▶ _WHAT TO WORK ON_
- a) Write out the passage from the movie reviews starting with "Scarlet Johansson stars" and going on through "committed to film.".
- b) Using the movie reviews, state whether each statement agrees with them, answering yes or no and quoting the deciding words: (i) Brendan Gleason leads Calvary. (ii) Under the Skin plainly tells viewers that Laura is an alien. (iii) The hero of Blue Ruin has extensive training.
- c) Carry on the movie reviews from their final sentence.

GIVEN TEXT Start Marker

This was a strange viewing experience for me. As another collaboration between Jake Gyllenhaal and Denis Villenueve (made before but released after Prisoners), it was one of my more anticipated movies of last year. Gyllenhaal plays two characters, complete strangers who just so happen to look identical to each other. It is an eerie, creepy thriller with a lot of  ambiguous, open-ended symbolism that felt frustrating in the moment. I immediately hated it. I couldn’t stop thinking about it days later though, trying to interpret the strange ending. The movie grew on me more and more and is definitely one of the most interesting movies made last year.

calvary

6. Calvary

“Certainly a startling opening line,” Father James says when a man on the other side of the confessional admits to being raped by a priest as a boy. The man also marks Father James for death, not because he is the abuser, but because he is one of the good ones, and his death might mean something. Father James is given a week to get his affairs in order, which basically, in terms of this bitter black comedy, means dealing with the oddball sinners of his parish who can’t decide if they sincerely need advice or just want to patronize the priest out of nostalgia. Led by a thoughtful, sarcastically deadpan, Brendan Gleason, in what might be his best performance ever, filmmaker John Michael McDonagh explores morality and faith with a pragmatism that is often missing nowadays.

underskin

5. Under the Skin

Scarlet Johansson stars as Laura, an alien posing as a human in Scotland preying on local men. The movie never really tells us that, but that is the premise that has been reported almost everywhere that the movie has been talked about. With confidence, filmmaker Jonathan Glazer takes us on this weird, haunting tour of sadness resisting the urge to spell out everything for us. Instead, he warps normal appearances and actions into something much more menacing by simply filtering it through Johansson’s succubus’s point of view. Brace yourself for one of the most disturbing images ever committed to film.

blue ruin

4. Blue Ruin

Blue Ruin is a very simplistic movie in almost every way. That is what makes it so good. It focuses on the mundane aspects of crime, the kinds of things higher profile movies tend to skip. It offers a lot more intimacy than you usually get from a revenge thriller. Thanks to the lead actor, Macon Blair, our “hero” is imbued with perpetual vulnerability. He has no training or experience. He is basically getting by on what few wits he has. Unlike the constant homages and spoofs of Tarantino movies that usually come out, the dialog is deliberately sparse, the gore and violence is much more genuinely dirty instead of rockstar dirty, and the action is whittled down to the bare essentials: desperate people with guns pointed at each other.

GIVEN TEXT End Marker
DATA EXTRACTS Start Marker

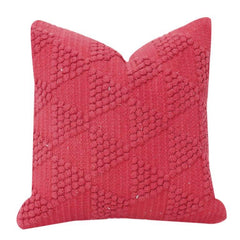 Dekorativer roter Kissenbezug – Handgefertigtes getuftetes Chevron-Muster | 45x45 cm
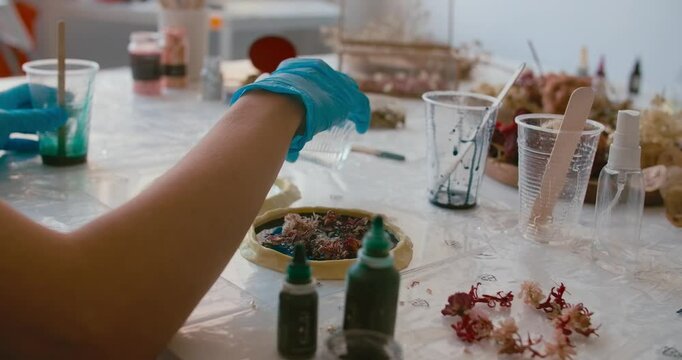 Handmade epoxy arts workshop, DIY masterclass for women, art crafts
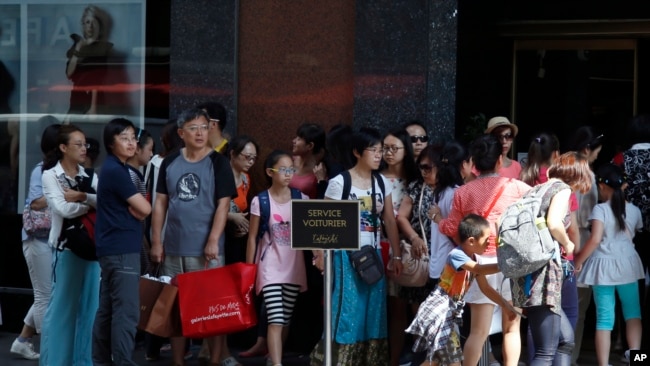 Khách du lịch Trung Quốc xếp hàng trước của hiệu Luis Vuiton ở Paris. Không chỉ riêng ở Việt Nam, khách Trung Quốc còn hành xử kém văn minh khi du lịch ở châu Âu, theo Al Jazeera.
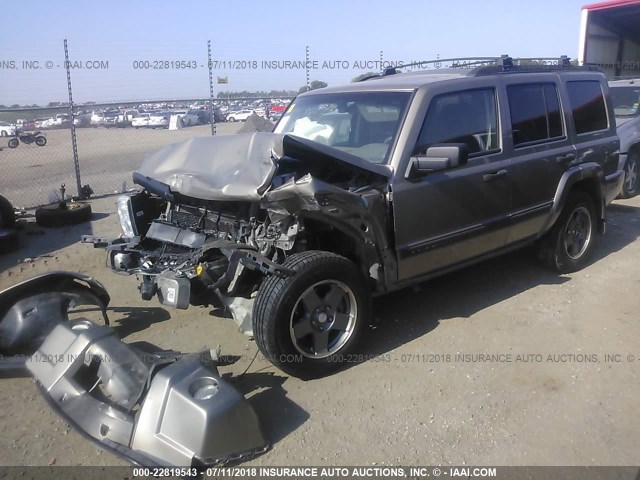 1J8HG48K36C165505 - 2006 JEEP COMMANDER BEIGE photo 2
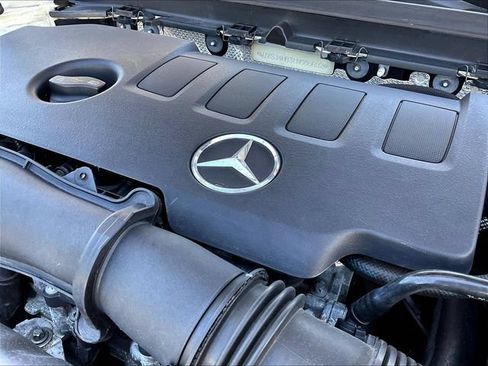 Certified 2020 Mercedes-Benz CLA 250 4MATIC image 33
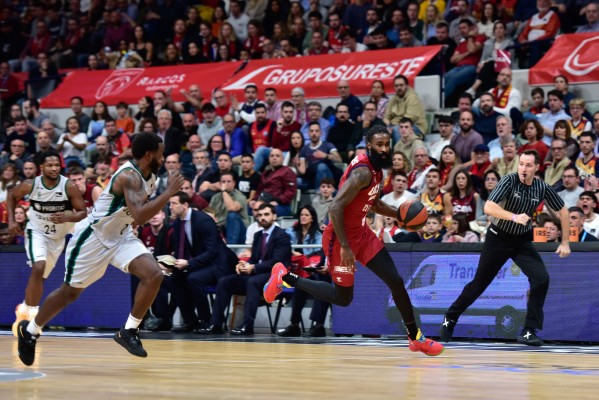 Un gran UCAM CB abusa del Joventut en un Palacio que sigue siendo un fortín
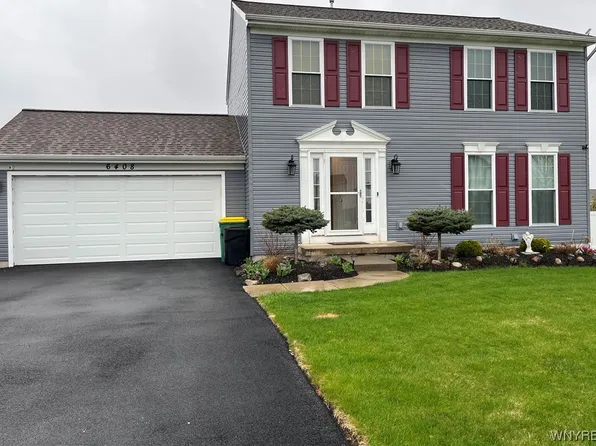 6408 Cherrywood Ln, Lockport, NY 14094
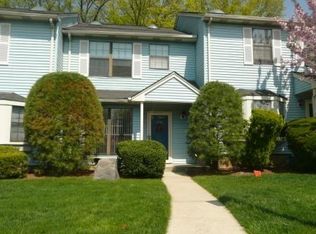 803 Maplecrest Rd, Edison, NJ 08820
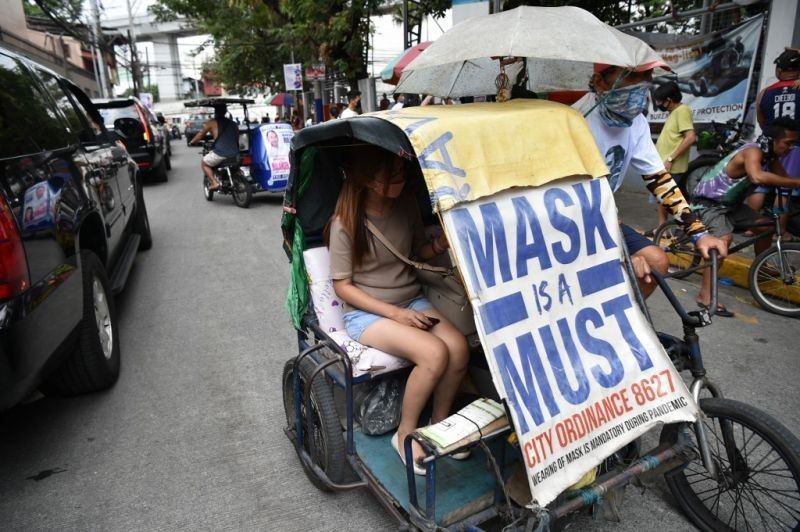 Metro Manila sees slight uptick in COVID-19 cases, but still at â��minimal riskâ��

DATA EXTRACTS End Marker
DATA EXTRACTS Start Marker

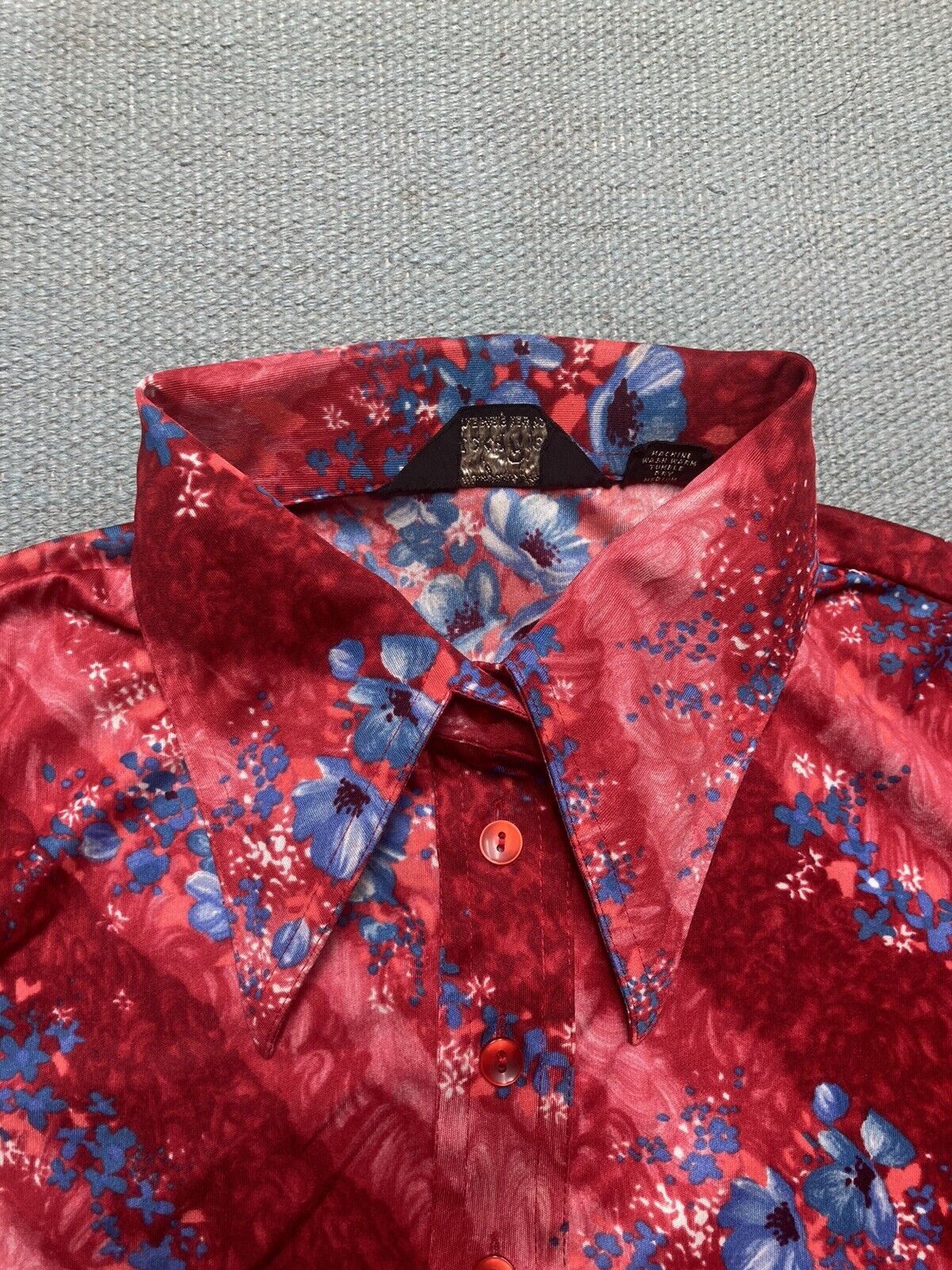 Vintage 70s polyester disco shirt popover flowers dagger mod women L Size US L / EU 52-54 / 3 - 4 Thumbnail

DATA EXTRACTS End Marker

▶ _TASK RESULTS_
- a)
Scarlet Johansson stars as Laura, an alien posing as a human in Scotland preying on local men. The movie never really tells us that, but that is the premise that has been reported almost everywhere that the movie has been talked about. With confidence, filmmaker Jonathan Glazer takes us on this weird, haunting tour of sadness resisting the urge to spell out everything for us. Instead, he warps normal appearances and actions into something much more menacing by simply filtering it through Johansson’s succubus’s point of view. Brace yourself for one of the most disturbing images ever committed to film.

- b)
(i) Yes: "Led by a thoughtful, sarcastically deadpan, Brendan Gleason"
(ii) No: "The movie never really tells us that"
(iii) No: "He has no training or experience."

- c)
whiplash

3. Whiplash

The story of one student’s drive to become the best drummer EVER doesn’t sound like it could be the most intense and riveting story of the year. But it is. Thanks in part to the amazing drum score that runs through the whole movie. It doubles as an EKG for the audience. Matched with superb visceral performances by Miles Teller as said student and JK Simmons has his vein-popping, insult-slinging perfectionist teacher who could make R. Lee Emory piss his pants in fear.

birdman

2. Birdman

There were so many blogs and thinkpieces after the Oscars about just how wrong they got Best Picture because they didn’t give it to Boyhood. Frankly, I think they got it right (at least among the nominees). It was nice to see Michael Keaton get a role he could really sink his teeth into, a meta-textual role that casts him as a has-been actor famous for his superhero movie when he was younger. Teamed up with an incredible supporting cast and an ambitious “single take” vision from its director (Alejandro G. Innaritu who also took home a gold statue).

onlylovers

1. Only Lovers Left Alive

Only Loves Left Alive came out early in the year, and not much else captured my imagination quite like this did. I am thoroughly depressed by the idea that one day I will be dead and there will be movies and music being made that I will never have the possibility to experience. With a tale of hipster vampires who live (so to speak) to consume more and more art, Jim Jarmusch has created a movie that relates to that very probelm. Led by some charming performances from Tom Hiddelston and Tilda Swinton, these blood junkies are overflowing with chemistry. There is just something awesome about people who could be centuries old but don’t walk around saying “back in my day, we had real music.” They have just as much insight and awe for the work of Jack White as they do William Shakespeare.